Received: May 18, 2021
Peer-review started: May 18, 2021
First decision: June 22, 2021
Revised: July 4, 2021
Accepted: February 15, 2022
Article in press: February 15, 2022
Published online: March 27, 2022

Abstract

BACKGROUND

Acute kidney injury (AKI) in cirrhosis is important complication with poor outcomes. And infections are common cause for acute decompensation. Infections in cirrhosis lead to acute deterioration of hemodynamics leading to precipitation of AKI.

AIM

To study predictors of mortality in patients with infection-associated AKI in cirrhosis.

METHODS

This was a prospective, observational study conducted at tertiary care centre from January 2018 till April 2019. Total 119 participants with cirrhosis of liver presenting with AKI were included into the study. AKI was defined as per international club of Ascites-AKI criteria 2015. Patients were grouped into infection AKI and non-infection AKI. Non-infection AKI included patients with diuretic induced AKI and pre-renal AKI. Logistic regression analysis was used to determine predictors of mortality at 28-d.

RESULTS

Out of 119 patients, alcohol (n = 104) was most common etiology of cirrhosis. The infection AKI included 67 (56%) patients and non-infection AKI (n = 52) included pre-renal AKI in 36 (30%) and diuretic-induced AKI in 16 (14%) patients.
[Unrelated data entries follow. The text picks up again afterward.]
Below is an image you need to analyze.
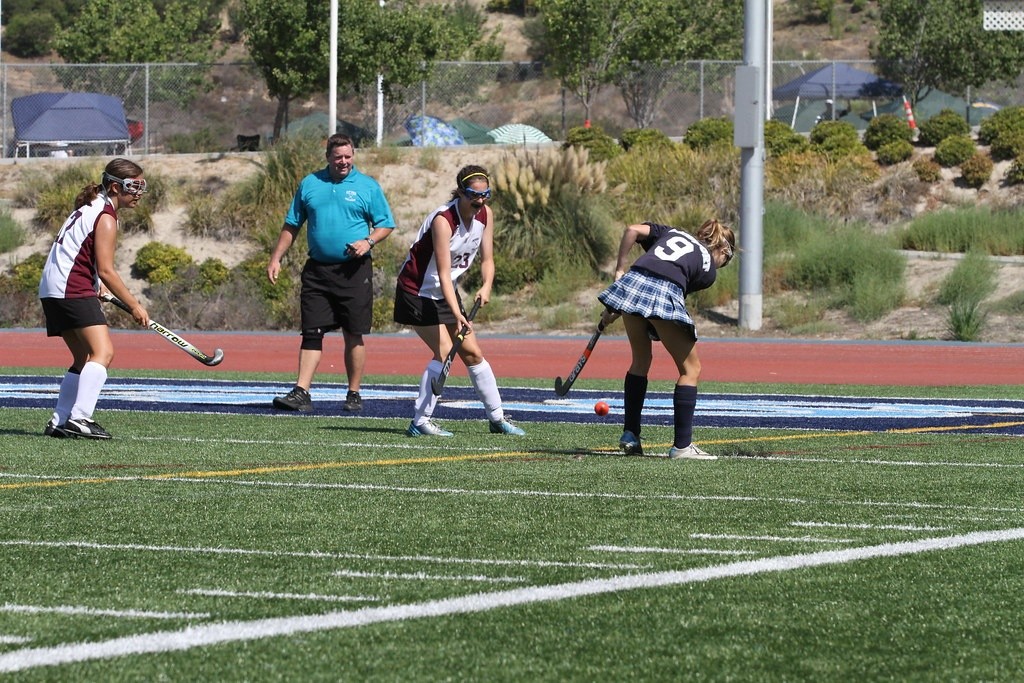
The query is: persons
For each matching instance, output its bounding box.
[267,134,394,411]
[600,221,735,460]
[34,145,81,159]
[39,158,152,440]
[818,99,852,123]
[392,166,528,437]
Infection AKI had significantly higher bilirubin, higher international normalized ratio (INR), low serum sodium, higher total leukocyte count (TLC) and higher prevalence of hepatic encephalopathy (HE) as compared to non-infection AKI. Infection AKI had higher progression of AKI (19/67 vs 2/52; P = 0.01) and 28-d mortality (38/67 vs 4/5; P ≤ 0.01) as compared to non-infection AKI. At 28-d, non-survivors (n = 42) had significantly higher bilirubin, higher INR, low serum sodium, higher TLC and higher prevalence of HE as compared to survivors (n = 77). On subgroup analysis of Infection AKI group, on multivariate analysis, serum bilirubin as well as presence of HE were independent predictors of 28-d mortality. There was no significant difference of mortality at 90-d between two groups.

CONCLUSION

Infection AKI in cirrhosis has a dismal prognosis with higher 28-d mortality as compared to non-infection AKI. Serum bilirubin and presence of HE predict 28-d mortality in infection AKI.
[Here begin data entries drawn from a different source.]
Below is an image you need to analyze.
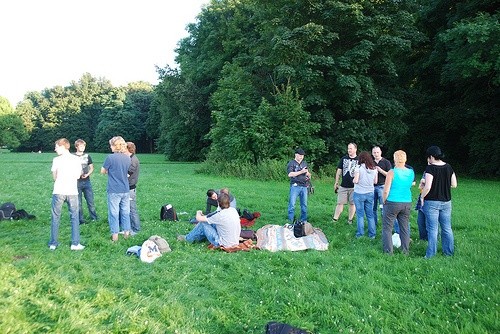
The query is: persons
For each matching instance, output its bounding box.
[287,149,311,229]
[415,155,432,241]
[352,150,378,239]
[48,138,86,251]
[204,189,221,215]
[177,197,241,248]
[331,143,361,225]
[381,149,415,258]
[391,164,417,234]
[190,188,237,224]
[371,146,391,226]
[101,136,132,241]
[123,142,143,232]
[73,139,100,223]
[421,146,458,259]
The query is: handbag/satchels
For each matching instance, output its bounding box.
[294,220,304,238]
[302,220,315,235]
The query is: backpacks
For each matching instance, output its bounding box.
[239,230,257,242]
[0,202,16,221]
[140,239,162,263]
[148,234,171,253]
[244,209,254,220]
[125,245,141,257]
[236,208,241,216]
[14,209,36,220]
[161,204,179,221]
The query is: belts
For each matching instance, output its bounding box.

Keywords: Infection, Acute kidney injury, Mortality, Cirrhosis, Bilirubin, Hepatic encephalopathy

Core Tip: The infections in cirrhosis are the most common cause for acute decompensation and organ failure. Acute kidney injury (AKI) in cirrhosis is itself an indicator for worsening hemodynamics. In the present study, we compared infection associated AKI and non-infection AKI. We found higher 28-d mortality in infection AKI than non-infection AKI. In addition to altered hemodynamics, pathogen associated molecular patterns and damage-associated molecular patterns produced as a result of sepsis contribute to multiorgan failure, especially renal dysfunction. Moreover, higher bilirubin and presence of hepatic encephalopathy predicted 28-d mortality in patients with infection AKI. This provides an insight that the combination of infection and AKI in cirrhosis portends a dismal prognosis and therefore, on admission, early identification of infection and aggressive management may improve outcome in these patients.